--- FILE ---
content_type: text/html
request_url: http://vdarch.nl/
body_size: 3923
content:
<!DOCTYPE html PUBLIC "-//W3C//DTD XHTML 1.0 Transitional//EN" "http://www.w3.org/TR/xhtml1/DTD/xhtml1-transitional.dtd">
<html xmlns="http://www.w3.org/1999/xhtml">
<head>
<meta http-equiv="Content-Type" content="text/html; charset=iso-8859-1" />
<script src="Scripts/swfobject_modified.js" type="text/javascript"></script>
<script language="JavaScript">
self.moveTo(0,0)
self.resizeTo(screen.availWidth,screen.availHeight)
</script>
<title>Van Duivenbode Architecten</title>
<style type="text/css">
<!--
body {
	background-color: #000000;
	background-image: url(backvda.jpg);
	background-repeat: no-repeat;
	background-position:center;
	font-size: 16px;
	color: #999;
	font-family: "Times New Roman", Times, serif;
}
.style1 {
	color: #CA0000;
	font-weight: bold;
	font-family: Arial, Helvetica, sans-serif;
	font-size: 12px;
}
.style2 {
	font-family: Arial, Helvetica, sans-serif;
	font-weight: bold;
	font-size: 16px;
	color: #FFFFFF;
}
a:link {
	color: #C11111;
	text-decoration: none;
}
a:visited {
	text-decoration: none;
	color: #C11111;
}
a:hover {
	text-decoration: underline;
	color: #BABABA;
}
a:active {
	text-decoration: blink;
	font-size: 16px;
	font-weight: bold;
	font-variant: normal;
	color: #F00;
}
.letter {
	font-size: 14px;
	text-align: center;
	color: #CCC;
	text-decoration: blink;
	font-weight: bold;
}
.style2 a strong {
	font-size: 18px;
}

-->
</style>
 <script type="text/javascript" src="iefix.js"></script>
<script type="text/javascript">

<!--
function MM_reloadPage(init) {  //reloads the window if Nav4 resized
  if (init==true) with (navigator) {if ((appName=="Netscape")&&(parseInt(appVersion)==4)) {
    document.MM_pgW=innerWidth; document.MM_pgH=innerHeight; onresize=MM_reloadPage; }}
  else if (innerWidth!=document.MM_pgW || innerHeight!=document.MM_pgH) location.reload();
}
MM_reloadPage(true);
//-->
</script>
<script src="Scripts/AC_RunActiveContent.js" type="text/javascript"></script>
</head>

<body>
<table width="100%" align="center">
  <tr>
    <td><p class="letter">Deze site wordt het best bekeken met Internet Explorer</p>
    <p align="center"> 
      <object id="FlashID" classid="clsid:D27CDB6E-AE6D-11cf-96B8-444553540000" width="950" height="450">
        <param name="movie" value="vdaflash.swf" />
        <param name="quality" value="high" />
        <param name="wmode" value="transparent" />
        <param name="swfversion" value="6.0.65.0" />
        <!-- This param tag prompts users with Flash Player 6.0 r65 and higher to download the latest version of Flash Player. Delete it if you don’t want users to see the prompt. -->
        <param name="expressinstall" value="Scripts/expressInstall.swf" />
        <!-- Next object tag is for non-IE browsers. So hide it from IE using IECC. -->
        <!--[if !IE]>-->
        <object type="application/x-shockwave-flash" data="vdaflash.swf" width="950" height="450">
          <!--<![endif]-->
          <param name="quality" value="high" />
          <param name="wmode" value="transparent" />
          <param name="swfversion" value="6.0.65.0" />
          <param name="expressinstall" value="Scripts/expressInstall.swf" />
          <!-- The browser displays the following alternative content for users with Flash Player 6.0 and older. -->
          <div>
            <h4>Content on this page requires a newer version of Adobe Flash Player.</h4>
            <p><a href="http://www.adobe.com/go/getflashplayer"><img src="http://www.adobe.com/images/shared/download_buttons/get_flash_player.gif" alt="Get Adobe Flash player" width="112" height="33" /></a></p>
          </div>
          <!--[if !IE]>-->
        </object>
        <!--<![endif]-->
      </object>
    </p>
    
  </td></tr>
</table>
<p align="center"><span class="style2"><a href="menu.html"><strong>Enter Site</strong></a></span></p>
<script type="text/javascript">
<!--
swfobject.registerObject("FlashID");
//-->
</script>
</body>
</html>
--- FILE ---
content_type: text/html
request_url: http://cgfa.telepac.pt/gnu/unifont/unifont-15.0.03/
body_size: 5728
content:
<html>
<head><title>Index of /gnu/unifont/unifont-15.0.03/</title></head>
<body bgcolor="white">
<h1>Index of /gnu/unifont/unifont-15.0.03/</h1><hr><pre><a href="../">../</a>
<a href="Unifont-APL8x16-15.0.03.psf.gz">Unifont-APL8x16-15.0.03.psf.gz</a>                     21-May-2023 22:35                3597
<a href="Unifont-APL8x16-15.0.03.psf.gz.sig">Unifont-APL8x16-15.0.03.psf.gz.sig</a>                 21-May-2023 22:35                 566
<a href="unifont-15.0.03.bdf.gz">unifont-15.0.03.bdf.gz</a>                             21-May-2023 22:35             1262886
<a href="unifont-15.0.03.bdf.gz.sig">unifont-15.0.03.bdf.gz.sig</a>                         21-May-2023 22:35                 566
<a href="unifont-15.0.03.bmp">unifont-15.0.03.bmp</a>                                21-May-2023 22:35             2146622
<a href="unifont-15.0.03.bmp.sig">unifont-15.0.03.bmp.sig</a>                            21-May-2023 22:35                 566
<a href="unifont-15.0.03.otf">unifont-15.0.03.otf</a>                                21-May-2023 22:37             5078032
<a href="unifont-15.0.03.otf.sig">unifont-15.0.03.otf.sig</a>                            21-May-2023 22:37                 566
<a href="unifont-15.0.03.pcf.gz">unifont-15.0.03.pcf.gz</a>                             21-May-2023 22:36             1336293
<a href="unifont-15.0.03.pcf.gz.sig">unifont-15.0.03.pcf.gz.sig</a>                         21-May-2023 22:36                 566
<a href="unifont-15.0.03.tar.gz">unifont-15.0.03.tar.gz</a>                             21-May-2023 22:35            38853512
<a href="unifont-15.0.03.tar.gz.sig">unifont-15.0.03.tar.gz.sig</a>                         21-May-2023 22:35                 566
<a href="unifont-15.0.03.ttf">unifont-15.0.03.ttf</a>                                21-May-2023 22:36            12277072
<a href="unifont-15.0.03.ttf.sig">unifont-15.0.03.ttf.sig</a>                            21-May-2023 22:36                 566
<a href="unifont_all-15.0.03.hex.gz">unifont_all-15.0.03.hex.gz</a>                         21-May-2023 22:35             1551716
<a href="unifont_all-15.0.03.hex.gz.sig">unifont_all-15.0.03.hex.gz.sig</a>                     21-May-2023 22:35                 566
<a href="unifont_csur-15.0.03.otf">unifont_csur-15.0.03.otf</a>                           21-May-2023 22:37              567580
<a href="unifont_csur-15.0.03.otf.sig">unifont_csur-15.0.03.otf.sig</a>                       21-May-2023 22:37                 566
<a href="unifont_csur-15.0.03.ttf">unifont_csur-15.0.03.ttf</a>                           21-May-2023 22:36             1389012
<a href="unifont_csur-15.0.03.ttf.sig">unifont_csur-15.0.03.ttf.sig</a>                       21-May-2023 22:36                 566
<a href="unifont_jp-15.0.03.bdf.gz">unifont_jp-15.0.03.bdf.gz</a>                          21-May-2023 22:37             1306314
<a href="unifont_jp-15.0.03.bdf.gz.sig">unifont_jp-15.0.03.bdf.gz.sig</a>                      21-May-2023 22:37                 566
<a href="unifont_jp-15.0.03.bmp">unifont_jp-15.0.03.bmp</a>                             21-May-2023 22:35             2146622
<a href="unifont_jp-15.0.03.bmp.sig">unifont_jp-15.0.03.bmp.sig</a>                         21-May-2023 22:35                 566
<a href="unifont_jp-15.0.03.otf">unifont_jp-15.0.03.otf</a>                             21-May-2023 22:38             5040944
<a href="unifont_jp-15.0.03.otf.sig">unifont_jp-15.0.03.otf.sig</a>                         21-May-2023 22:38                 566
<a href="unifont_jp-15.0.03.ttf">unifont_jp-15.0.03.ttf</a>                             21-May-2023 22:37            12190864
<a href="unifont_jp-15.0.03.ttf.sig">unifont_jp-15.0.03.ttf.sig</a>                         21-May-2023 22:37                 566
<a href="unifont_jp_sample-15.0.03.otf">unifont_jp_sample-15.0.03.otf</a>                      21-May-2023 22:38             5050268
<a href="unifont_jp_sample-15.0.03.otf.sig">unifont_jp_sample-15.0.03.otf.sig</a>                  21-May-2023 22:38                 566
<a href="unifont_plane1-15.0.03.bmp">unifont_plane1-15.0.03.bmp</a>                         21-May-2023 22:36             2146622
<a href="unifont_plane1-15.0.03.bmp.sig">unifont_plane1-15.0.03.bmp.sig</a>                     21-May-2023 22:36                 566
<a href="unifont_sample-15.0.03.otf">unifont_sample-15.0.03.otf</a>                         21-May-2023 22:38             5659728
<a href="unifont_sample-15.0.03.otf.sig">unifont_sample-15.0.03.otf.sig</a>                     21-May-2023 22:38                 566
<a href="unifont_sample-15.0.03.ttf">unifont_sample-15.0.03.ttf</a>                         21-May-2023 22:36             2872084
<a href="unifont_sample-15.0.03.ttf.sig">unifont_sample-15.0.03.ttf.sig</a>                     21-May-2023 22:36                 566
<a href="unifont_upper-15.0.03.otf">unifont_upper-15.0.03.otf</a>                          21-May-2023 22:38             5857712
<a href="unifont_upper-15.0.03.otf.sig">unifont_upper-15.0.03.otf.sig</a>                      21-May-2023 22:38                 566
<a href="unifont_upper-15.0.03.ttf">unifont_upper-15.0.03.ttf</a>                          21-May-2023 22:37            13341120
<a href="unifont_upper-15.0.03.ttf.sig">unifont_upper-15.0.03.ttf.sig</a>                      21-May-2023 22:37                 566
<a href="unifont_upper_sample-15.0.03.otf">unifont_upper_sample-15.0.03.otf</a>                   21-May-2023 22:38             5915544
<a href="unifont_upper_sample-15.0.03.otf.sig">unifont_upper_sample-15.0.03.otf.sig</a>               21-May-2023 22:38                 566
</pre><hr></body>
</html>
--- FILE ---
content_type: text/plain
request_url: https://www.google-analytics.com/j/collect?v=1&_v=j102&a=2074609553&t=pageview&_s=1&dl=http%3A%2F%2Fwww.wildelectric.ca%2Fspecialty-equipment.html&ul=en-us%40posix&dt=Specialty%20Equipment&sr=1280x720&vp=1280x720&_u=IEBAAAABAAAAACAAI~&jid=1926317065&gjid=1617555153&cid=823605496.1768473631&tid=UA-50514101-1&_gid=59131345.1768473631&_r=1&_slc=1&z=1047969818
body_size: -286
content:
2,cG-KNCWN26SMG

■ **TASK DESCRIPTION**: For the listing above, print only the lines starting at the line containing "font-size: 18px;" and ending at the line containing "<h4>Content on this", exactly, both included.

■ **SOLUTION**:
	font-size: 18px;
}

-->
</style>
 <script type="text/javascript" src="iefix.js"></script>
<script type="text/javascript">

<!--
function MM_reloadPage(init) {  //reloads the window if Nav4 resized
  if (init==true) with (navigator) {if ((appName=="Netscape")&&(parseInt(appVersion)==4)) {
    document.MM_pgW=innerWidth; document.MM_pgH=innerHeight; onresize=MM_reloadPage; }}
  else if (innerWidth!=document.MM_pgW || innerHeight!=document.MM_pgH) location.reload();
}
MM_reloadPage(true);
//-->
</script>
<script src="Scripts/AC_RunActiveContent.js" type="text/javascript"></script>
</head>

<body>
<table width="100%" align="center">
  <tr>
    <td><p class="letter">Deze site wordt het best bekeken met Internet Explorer</p>
    <p align="center"> 
      <object id="FlashID" classid="clsid:D27CDB6E-AE6D-11cf-96B8-444553540000" width="950" height="450">
        <param name="movie" value="vdaflash.swf" />
        <param name="quality" value="high" />
        <param name="wmode" value="transparent" />
        <param name="swfversion" value="6.0.65.0" />
        <!-- This param tag prompts users with Flash Player 6.0 r65 and higher to download the latest version of Flash Player. Delete it if you don’t want users to see the prompt. -->
        <param name="expressinstall" value="Scripts/expressInstall.swf" />
        <!-- Next object tag is for non-IE browsers. So hide it from IE using IECC. -->
        <!--[if !IE]>-->
        <object type="application/x-shockwave-flash" data="vdaflash.swf" width="950" height="450">
          <!--<![endif]-->
          <param name="quality" value="high" />
          <param name="wmode" value="transparent" />
          <param name="swfversion" value="6.0.65.0" />
          <param name="expressinstall" value="Scripts/expressInstall.swf" />
          <!-- The browser displays the following alternative content for users with Flash Player 6.0 and older. -->
          <div>
            <h4>Content on this page requires a newer version of Adobe Flash Player.</h4>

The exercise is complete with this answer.